All-in-one accounts allow you to use your home loan as your main financial product. In fact this is the way you will get the most benefit from it.

There is no point having another savings account or transaction account with money in it, unless it is earning a higher interest rate than the rate you are paying on your home loan. (You also need to consider the tax you will pay on the interest you earn with the savings or transaction account. Funds offsetting your loan balance don’t incur taxable interest, despite earning an effective interest rate equal to the home loan interest rate.)

To use an all-in-one account as your main financial tool it has to meet your needs. For example, if you write cheques, it has to have a cheque book facility.

The cost of making frequent, small withdrawals to leave as much money in your account as possible also needs to be considered. Excess withdrawal fees charged on transaction accounts are a common cause of concern and, for many people, can surpass the interest you earn. Most all-in-one home loan accounts, or home loans with a linked 100% offset account, allow a number of free transactions each month, after which you are charged for each transaction.

Many institutions charge different amounts for different types of transactions. For most institutions, the listed fee applies to their own ATMs, plus those of affiliated institutions. The fee may be higher if you use a non-preferred ATM.

Also, in many cases, transactions from non-preferred ATMs incur a charge, whether or not you have exceeded your limit.

All the loans offer at least some free transactions per month. However, it is important to keep any monthly account-keeping fee in mind. It is also a good idea to consider how many free transactions you actually need.

As mentioned, one of the most effective ways of using these types of loans is in conjunction with a credit card with interest-free days, and paying off the credit card in full at the end of the interest-free period.
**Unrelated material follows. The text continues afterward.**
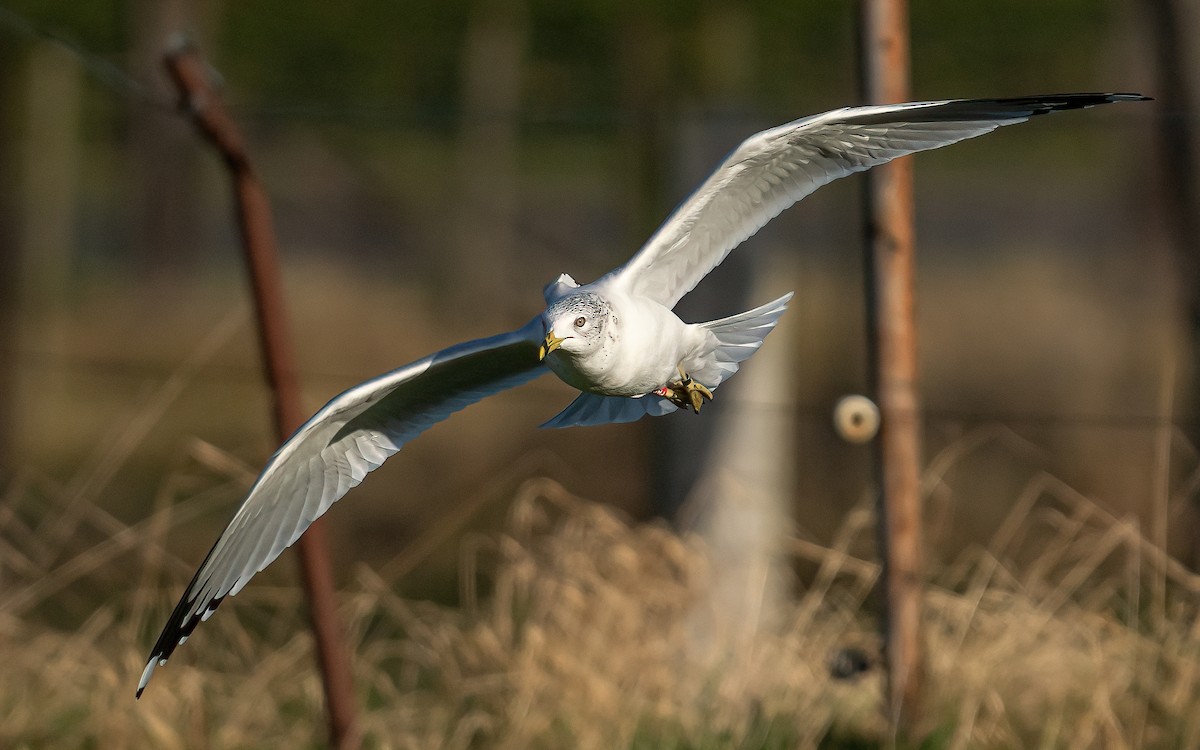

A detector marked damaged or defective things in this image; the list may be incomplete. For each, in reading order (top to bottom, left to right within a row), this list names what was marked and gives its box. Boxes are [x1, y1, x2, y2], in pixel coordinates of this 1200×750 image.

If you were able to put all of your expenses on your credit card you would only need one free transaction per month to transfer money from your home loan to your credit card account.

How much flexibility do you really need?
Generally speaking, as the interest rate rises so does the flexibility of the loan. To put things into perspective, say you are paying a rate 1.5% lower for a basic, no-frills loan compared with the rate charged on a feature-laden standard variable loan.

On a $100,000 loan over a period of 25 years, where only the regular repayment is made each month, this equates to interest of approximately $640 a month versus $730 a month, or in terms of total interest over the term of the loan, approximately $91,000 versus $120,000.

To be better off with the more flexible loan you have to be able to use the greater flexibility to create significant savings.

The main factor this will depend on is the amount of income you are able to leave in the home loan account and for how long.

The point that makes evaluating the difference between flexible and more traditional loans very difficult is the actual amount which is paid towards the loan per period.

As long as you are able to make additional payments at no cost, regardless of the loan, the more you pay, the faster you will pay off the loan and the less interest you will incur.

Having your salary paid directly into your loan account or a 100% offset account may in effect lead to you paying more towards your home loan because of a natural reluctance to withdraw money from your loan account, but this is really only a psychological effect. The same amount could be paid on a basic variable loan, although you would have to make the additional payments yourself.

The factor which needs to be measured to effectively compare the loans which allow you to offset all your income against the loan balance with those that do not, is the reduction in the interest charged due to the offset effect. This is rather difficult to do, especially when you are taking advantage of a credit card with interest-free days.

To come out ahead you need to be able to reduce your loan balance for a period of time such that the amount on which interest is calculated reduces the amount of interest you pay, so it is less than it would have been if you had taken out a loan without this facility.